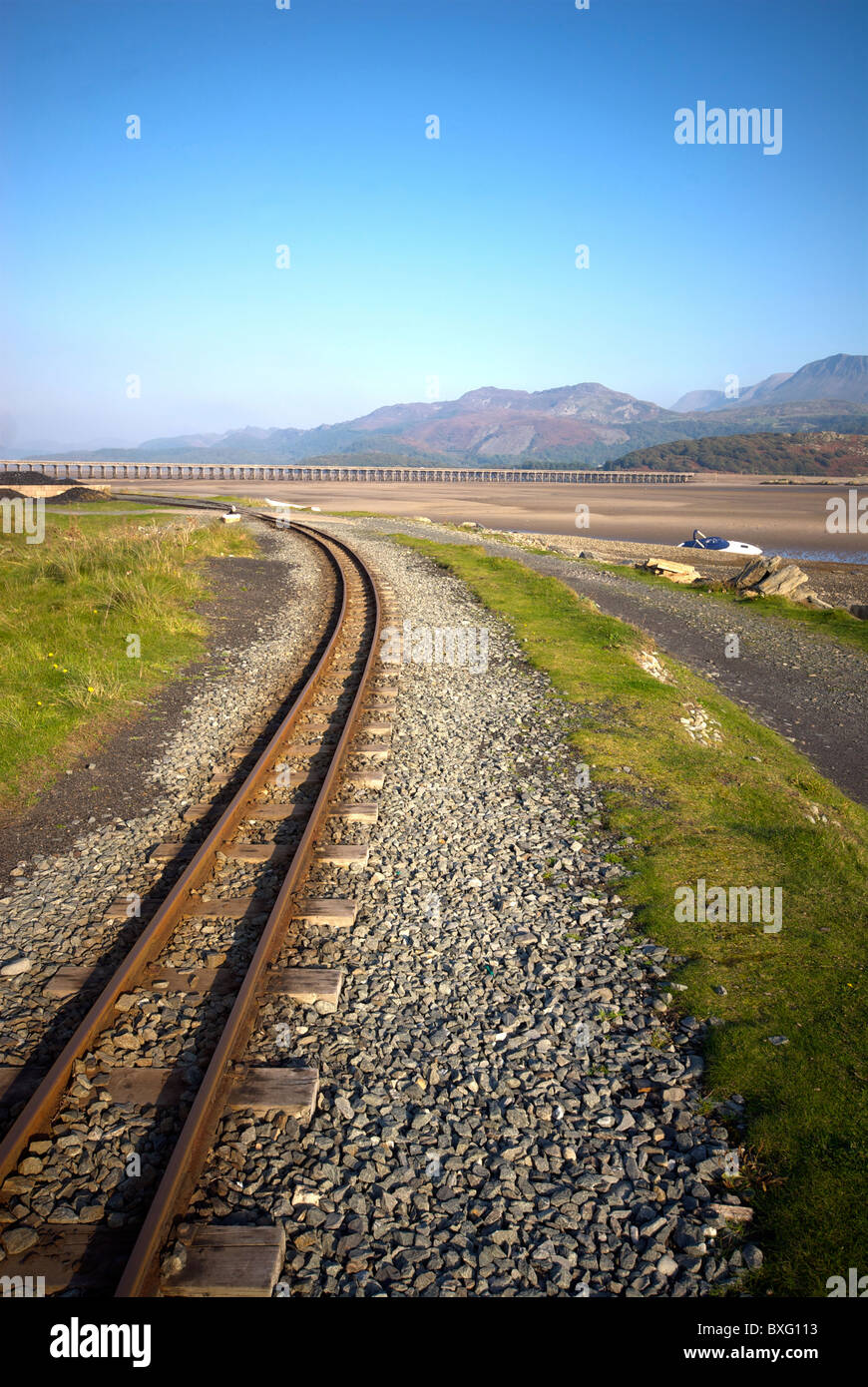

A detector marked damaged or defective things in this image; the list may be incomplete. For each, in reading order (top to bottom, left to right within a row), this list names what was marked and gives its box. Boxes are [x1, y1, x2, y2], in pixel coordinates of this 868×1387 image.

rusty railway track [0, 515, 401, 1293]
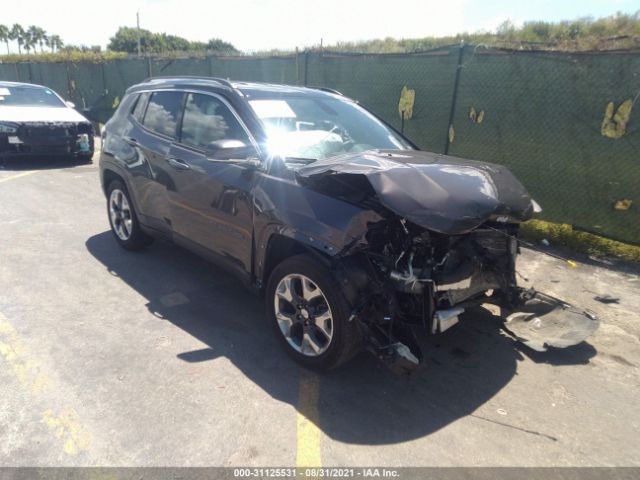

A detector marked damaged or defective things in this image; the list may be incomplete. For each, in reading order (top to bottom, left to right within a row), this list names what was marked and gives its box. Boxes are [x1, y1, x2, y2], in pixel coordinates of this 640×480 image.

crumpled hood [0, 106, 89, 124]
front grille damage [0, 122, 94, 158]
damaged gray suv [100, 77, 600, 374]
crumpled hood [296, 148, 536, 234]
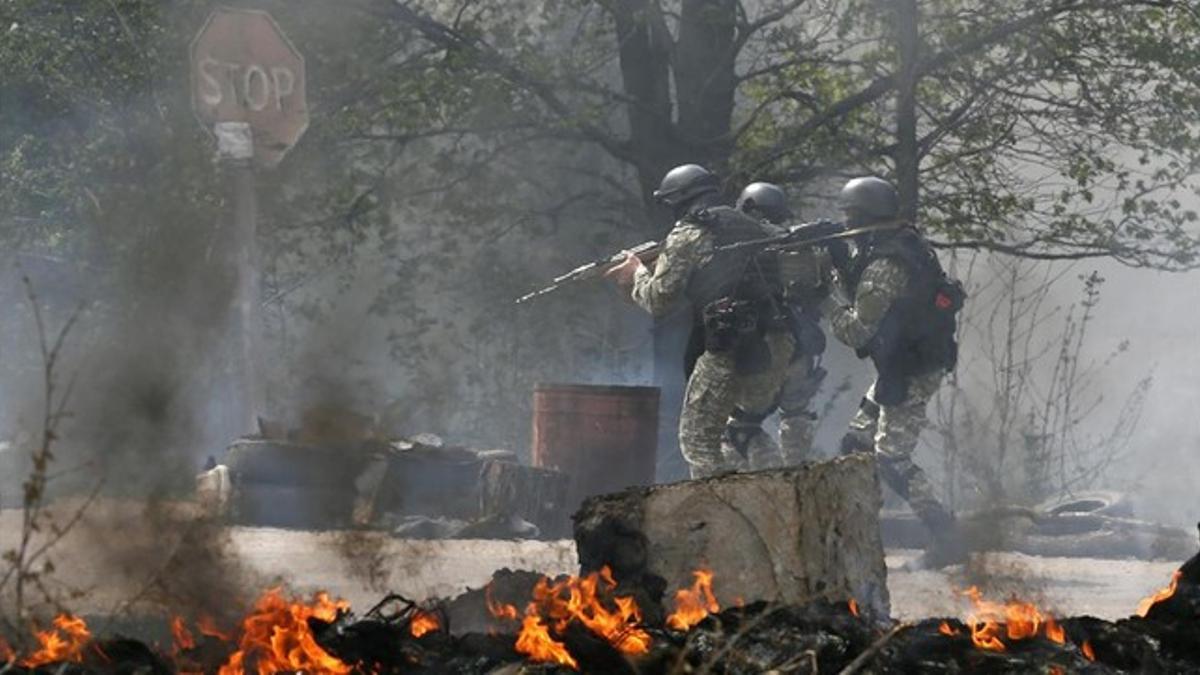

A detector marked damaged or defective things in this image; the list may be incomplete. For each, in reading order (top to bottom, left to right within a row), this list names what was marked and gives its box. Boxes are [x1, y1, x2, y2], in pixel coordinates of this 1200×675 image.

rusty barrel [532, 384, 662, 514]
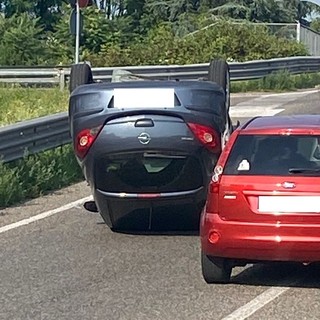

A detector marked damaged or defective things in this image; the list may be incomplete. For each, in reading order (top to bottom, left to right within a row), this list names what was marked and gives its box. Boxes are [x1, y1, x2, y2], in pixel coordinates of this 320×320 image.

overturned black car [68, 59, 232, 230]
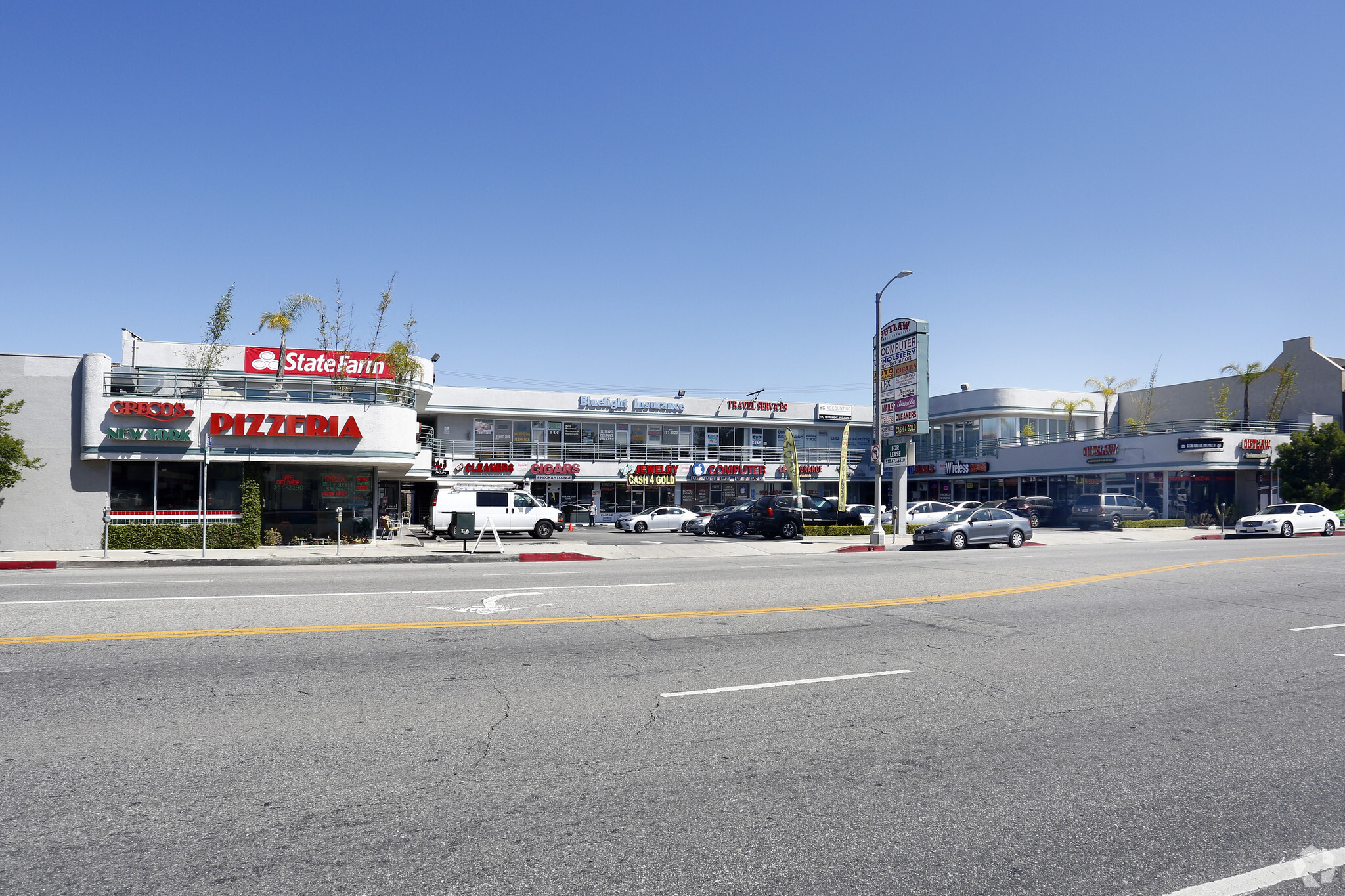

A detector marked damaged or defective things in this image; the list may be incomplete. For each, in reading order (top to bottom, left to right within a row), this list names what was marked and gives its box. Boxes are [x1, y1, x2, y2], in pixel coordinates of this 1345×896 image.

pavement crack [473, 682, 514, 768]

____________________

## [What to produce]
Transcribe all the rows above verbatim, omitting the pictures.

## [Worked answer]
A detector marked damaged or defective things in this image; the list may be incomplete. For each, in reading order (top to bottom, left to right within a row), this list names what was marked and gives its box. Boxes are [x1, y1, x2, y2], in pixel coordinates of this 868×1387 image.

rusty railway track [0, 515, 401, 1293]

A detector marked damaged or defective things in this image; the list may be incomplete. For each, in reading order (top to bottom, left to right within a row), this list names what was marked and gives its box. Boxes are [x1, y1, x2, y2], in pixel coordinates of this 640×480 image.

crumpled hood [0, 106, 89, 124]
front grille damage [0, 122, 94, 158]
damaged gray suv [100, 77, 600, 374]
crumpled hood [296, 148, 536, 234]

A detector marked damaged or defective things in this image; the list may be incomplete. For each, in reading order (top to bottom, left to right within a row), this list names what was marked and gives its box. Boxes are [x1, y1, x2, y2], in pixel coordinates of this 1200×675 image.

rusty barrel [532, 384, 662, 514]

A detector marked damaged or defective things in this image; the list may be incomplete. For each, in reading order (top to bottom, left to right within a row), this list names what was marked and gives its box. Boxes are [x1, y1, x2, y2], in pixel coordinates of this 320×320 image.

overturned black car [68, 59, 232, 230]

A detector marked damaged or defective things in this image; the list may be incomplete. For each, in reading order (top to bottom, left to right within a row), this list names what was marked and gives its box. Boxes are [x1, y1, x2, y2], in pixel coordinates of this 1345×896 image.

pavement crack [473, 682, 514, 768]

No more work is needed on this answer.